Work item »
Please copy the records below word for word, leaving out the pictures.

Provided information »
++++++++++++++++++++

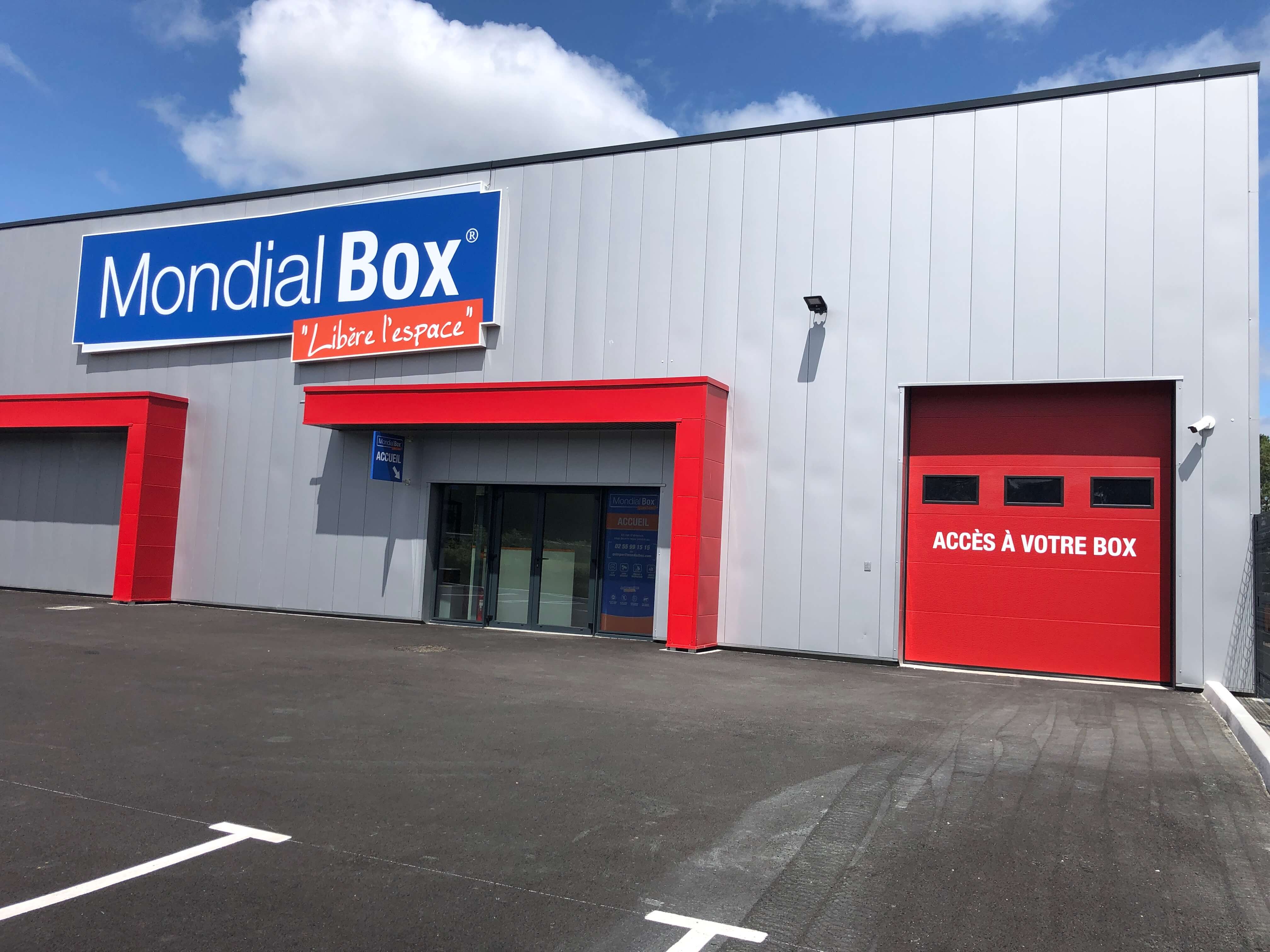 mondialbox quimper sud troyalac'h -self-stockage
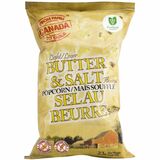 From Farm To Table Popcorn - Peanut-free, Gluten-free - Light Butter & Salt - 0.81 oz (23 g) - 32 / Carton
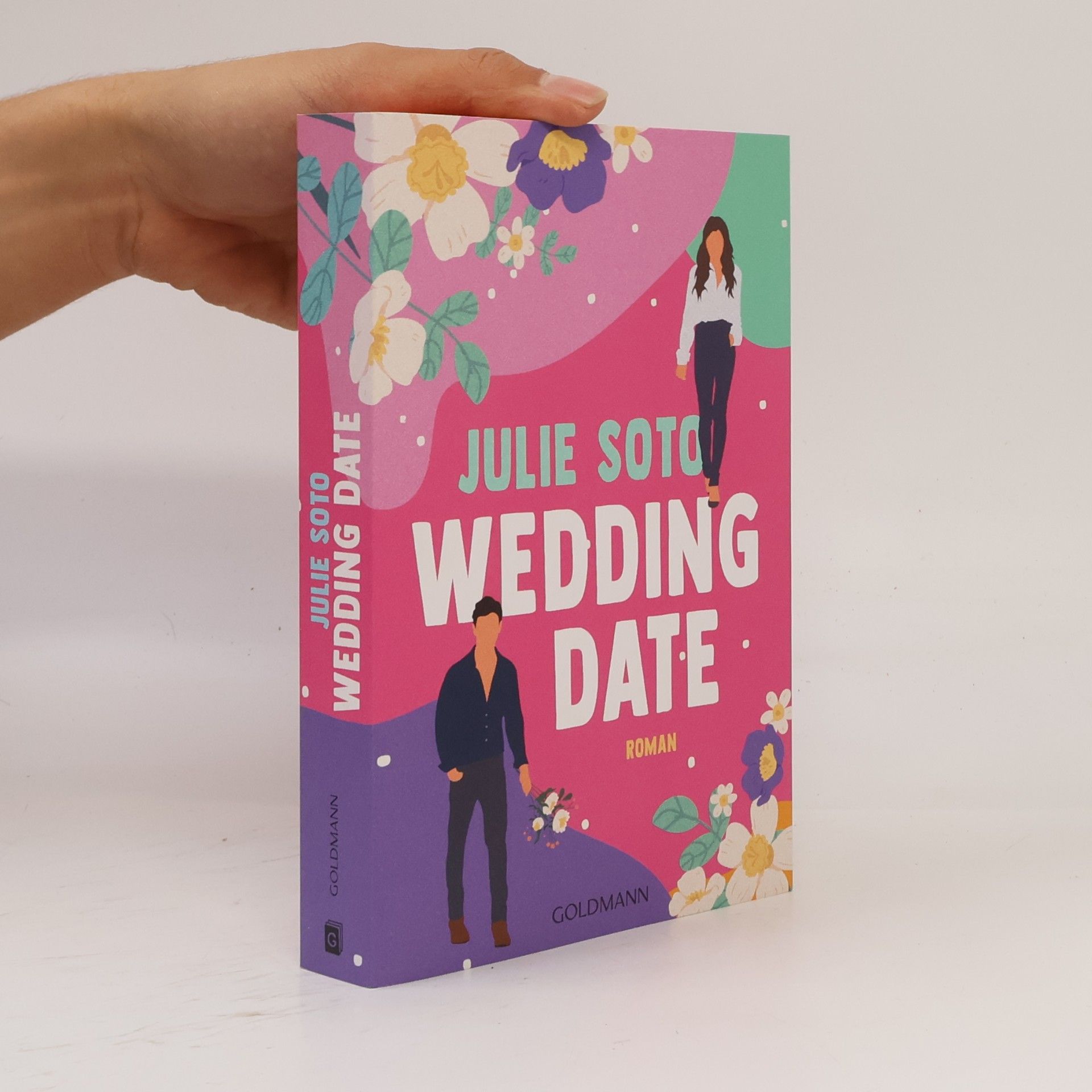 Julia Soto Wedding Date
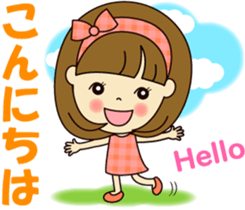 Cute daily life 3 sticker #11641547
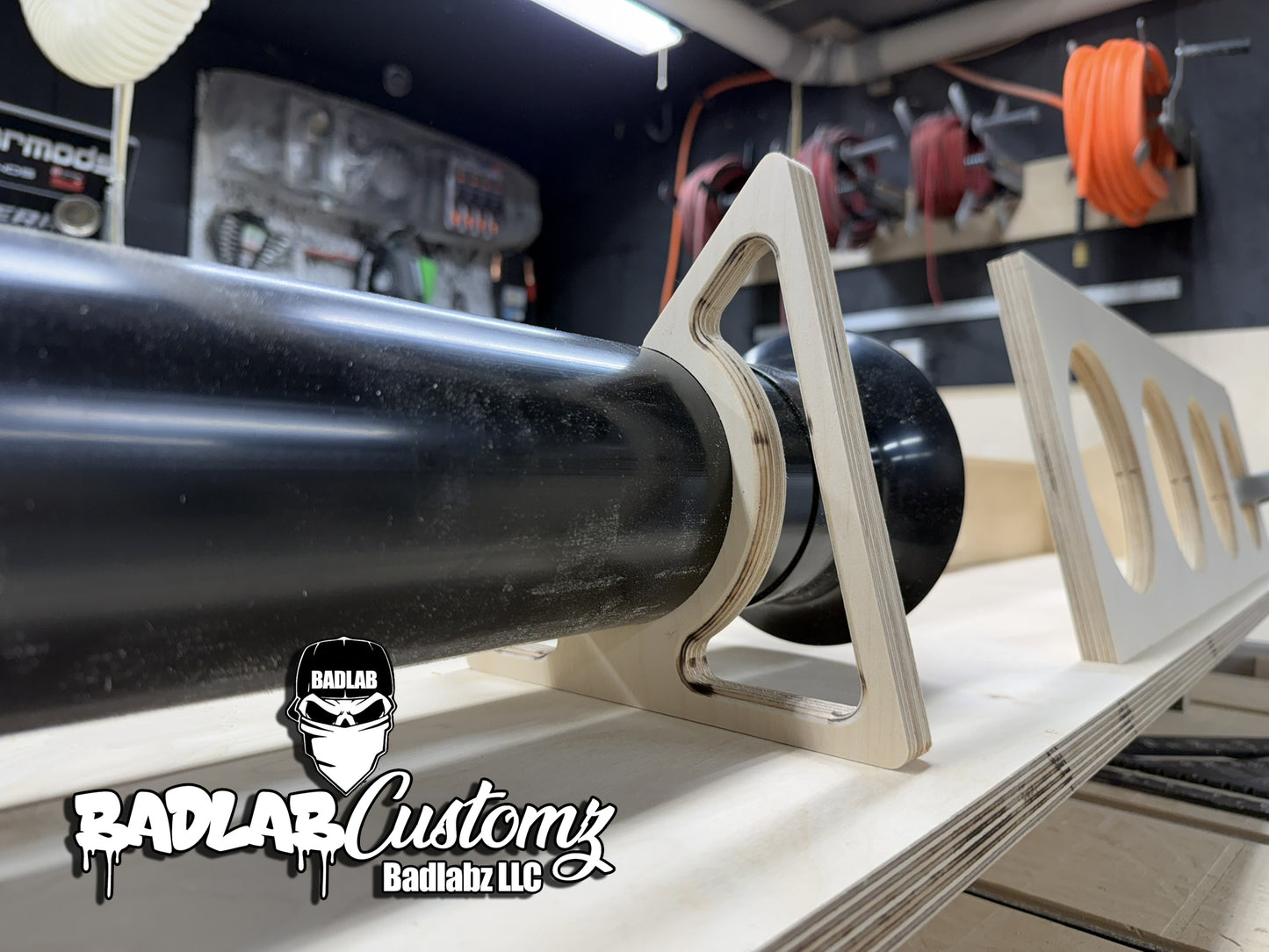 Ford Raptor 6.5" Sub Box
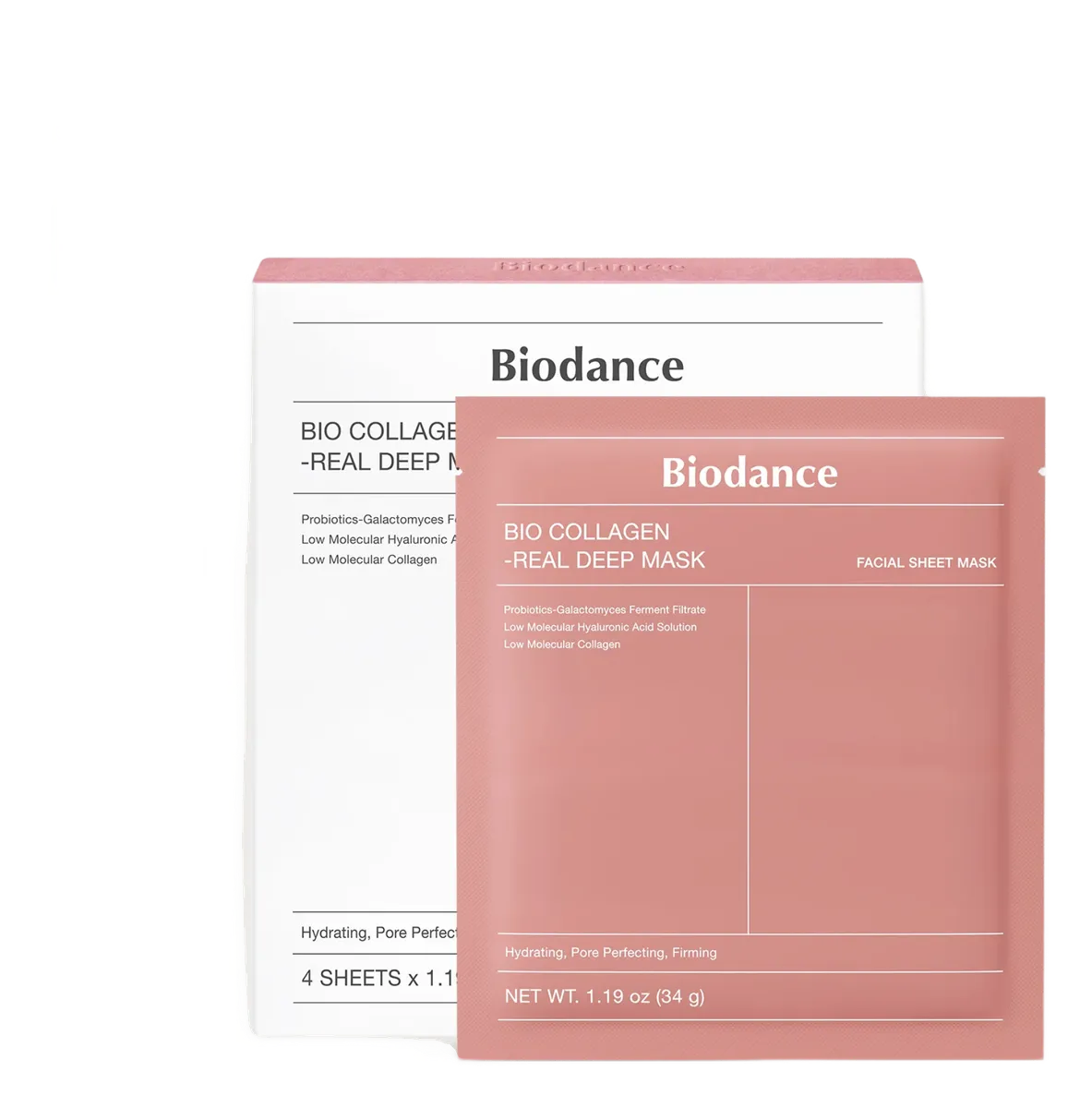 Biodance Collagen Sheet Mask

++++++++++++++++++++

Solution to this problem »
 mondialbox quimper sud troyalac'h -self-stockage
 From Farm To Table Popcorn - Peanut-free, Gluten-free - Light Butter & Salt - 0.81 oz (23 g) - 32 / Carton
 Julia Soto Wedding Date
 Cute daily life 3 sticker #11641547
 Ford Raptor 6.5" Sub Box
 Biodance Collagen Sheet Mask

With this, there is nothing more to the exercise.